Questions tagged [dataframe]

A data frame is a 2D tabular data structure. Usually, it contains data where rows are observations and columns are variables and are allowed to be of different types (as distinct from an array or matrix). While "data frame" or "dataframe" is the term used for this concept in several languages (R, Apache Spark, deedle, Maple, the pandas library in Python and the DataFrames library in Julia), "table" is the term used in MATLAB and SQL.

A data frame is a tabular data structure. Usually, it contains data where rows are observations and columns are variables of various types. While data frame or dataframe is the term used for this concept in several languages (R, Apache Spark, deedle, Maple, the pandas library in Python and the DataFrames library in Julia), table is the term used in MATLAB and SQL.

The sections below correspond to each language that uses this term and are aimed at the level of an audience only familiar with the given language.

`data.frame` in R

Data frames (object class data.frame) are one of the basic tabular data structures in the R language, alongside matrices. Unlike matrices, each column can be a different data type. In terms of implementation, a data frame is a list of equal-length column vectors.
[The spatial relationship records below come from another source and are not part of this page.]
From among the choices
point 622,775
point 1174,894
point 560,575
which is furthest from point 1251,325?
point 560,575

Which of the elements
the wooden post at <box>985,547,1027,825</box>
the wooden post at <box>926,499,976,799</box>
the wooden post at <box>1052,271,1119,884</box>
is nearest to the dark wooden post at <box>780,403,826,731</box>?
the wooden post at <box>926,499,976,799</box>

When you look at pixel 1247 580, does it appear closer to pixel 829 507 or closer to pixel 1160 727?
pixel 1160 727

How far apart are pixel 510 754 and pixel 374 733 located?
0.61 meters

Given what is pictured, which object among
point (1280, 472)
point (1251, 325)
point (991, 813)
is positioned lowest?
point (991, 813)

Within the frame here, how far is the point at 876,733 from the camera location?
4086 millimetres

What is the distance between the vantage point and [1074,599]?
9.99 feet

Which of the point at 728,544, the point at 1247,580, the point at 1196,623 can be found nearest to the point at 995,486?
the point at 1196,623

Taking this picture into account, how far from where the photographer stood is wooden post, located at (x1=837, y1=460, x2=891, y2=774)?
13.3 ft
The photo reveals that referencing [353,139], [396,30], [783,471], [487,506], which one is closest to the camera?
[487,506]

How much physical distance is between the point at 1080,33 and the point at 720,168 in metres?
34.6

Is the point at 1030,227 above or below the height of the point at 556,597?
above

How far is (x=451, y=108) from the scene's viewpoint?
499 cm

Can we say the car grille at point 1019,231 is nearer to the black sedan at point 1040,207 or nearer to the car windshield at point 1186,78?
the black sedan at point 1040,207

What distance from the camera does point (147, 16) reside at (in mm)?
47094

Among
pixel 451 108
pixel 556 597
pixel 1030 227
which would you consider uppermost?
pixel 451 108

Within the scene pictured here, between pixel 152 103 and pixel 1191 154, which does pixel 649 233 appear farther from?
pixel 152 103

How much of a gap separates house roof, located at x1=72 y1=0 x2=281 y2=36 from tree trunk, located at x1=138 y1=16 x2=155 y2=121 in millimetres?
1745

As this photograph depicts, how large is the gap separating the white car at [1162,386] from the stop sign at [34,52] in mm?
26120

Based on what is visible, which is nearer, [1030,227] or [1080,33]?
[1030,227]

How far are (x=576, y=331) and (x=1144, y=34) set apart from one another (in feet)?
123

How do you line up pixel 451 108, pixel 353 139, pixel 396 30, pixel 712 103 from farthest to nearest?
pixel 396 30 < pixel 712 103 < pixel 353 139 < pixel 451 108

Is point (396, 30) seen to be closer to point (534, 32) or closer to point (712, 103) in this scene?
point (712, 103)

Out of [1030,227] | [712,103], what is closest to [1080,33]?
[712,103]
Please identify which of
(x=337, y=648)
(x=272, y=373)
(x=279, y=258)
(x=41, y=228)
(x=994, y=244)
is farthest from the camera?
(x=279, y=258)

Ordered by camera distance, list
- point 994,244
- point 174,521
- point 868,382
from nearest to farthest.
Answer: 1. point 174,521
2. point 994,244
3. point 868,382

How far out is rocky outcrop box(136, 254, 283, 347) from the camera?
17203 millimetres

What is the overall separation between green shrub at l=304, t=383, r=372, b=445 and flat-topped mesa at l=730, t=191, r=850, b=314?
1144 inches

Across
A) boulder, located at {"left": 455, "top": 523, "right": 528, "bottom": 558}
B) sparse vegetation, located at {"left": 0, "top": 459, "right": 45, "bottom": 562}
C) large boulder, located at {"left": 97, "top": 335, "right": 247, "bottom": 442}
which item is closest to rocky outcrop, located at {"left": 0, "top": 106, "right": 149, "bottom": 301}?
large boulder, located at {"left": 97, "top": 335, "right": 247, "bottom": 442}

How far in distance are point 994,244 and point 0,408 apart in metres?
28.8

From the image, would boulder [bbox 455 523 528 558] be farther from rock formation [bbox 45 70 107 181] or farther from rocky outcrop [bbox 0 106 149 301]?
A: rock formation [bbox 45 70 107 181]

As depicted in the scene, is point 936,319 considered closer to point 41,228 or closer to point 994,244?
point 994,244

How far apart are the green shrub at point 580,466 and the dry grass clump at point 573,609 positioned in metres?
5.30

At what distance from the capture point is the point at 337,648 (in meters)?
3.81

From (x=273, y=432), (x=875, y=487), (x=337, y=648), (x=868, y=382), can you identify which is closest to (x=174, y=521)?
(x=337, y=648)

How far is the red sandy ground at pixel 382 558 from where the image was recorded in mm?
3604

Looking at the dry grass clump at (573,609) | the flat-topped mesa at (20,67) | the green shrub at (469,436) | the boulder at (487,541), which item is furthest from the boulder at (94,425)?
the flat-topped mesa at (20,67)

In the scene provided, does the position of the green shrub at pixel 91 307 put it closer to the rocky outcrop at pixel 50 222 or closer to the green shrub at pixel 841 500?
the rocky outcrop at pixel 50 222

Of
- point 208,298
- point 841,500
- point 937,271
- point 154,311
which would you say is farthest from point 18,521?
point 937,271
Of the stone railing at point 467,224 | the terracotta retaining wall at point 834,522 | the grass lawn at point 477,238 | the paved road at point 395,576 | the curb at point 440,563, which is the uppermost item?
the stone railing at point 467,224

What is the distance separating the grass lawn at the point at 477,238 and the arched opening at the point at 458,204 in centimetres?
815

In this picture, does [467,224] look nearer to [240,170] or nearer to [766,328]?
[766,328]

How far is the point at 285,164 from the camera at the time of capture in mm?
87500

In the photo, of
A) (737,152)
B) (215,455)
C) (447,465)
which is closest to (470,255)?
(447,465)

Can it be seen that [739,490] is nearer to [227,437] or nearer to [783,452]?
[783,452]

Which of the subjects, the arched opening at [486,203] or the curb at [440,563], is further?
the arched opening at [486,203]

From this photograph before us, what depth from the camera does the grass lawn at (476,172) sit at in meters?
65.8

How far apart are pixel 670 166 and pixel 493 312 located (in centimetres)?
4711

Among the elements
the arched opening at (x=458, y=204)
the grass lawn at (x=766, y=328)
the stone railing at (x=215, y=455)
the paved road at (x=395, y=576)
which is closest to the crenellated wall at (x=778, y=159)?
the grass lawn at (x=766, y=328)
Type ?data.frame for help constructing a data frame. An example:

data.frame(
  x = letters[1:5], 
  y = 1:5, 
  z = (1:5) > 3
)
#   x y     z
# 1 a 1 FALSE
# 2 b 2 FALSE
# 3 c 3 FALSE
# 4 d 4  TRUE
# 5 e 5  TRUE

Related functions include is.data.frame, which tests whether an object is a data.frame; and as.data.frame, which coerces many other data structures to data.frame (through S3 dispatch, see ?S3). base r data.frames have been extended or modified to create new data structures by several R packages, including data.table and tibble. For further reading, see the paragraph on Data frames in the CRAN manual Intro to R

DataFrame in Python's pandas library

The pandas library in Python is the canonical tabular data framework on the SciPy stack, and the DataFrame is its two-dimensional data object. It is basically a rectangular array like a 2D numpy ndarray, but with associated indices on each axis which can be used for alignment. As in R, from an implementation perspective, columns are somewhat prioritized over rows: the DataFrame resembles a dictionary with column names as keys and Series (pandas' one-dimensional data structure) as values. The DataFrame object in pandas.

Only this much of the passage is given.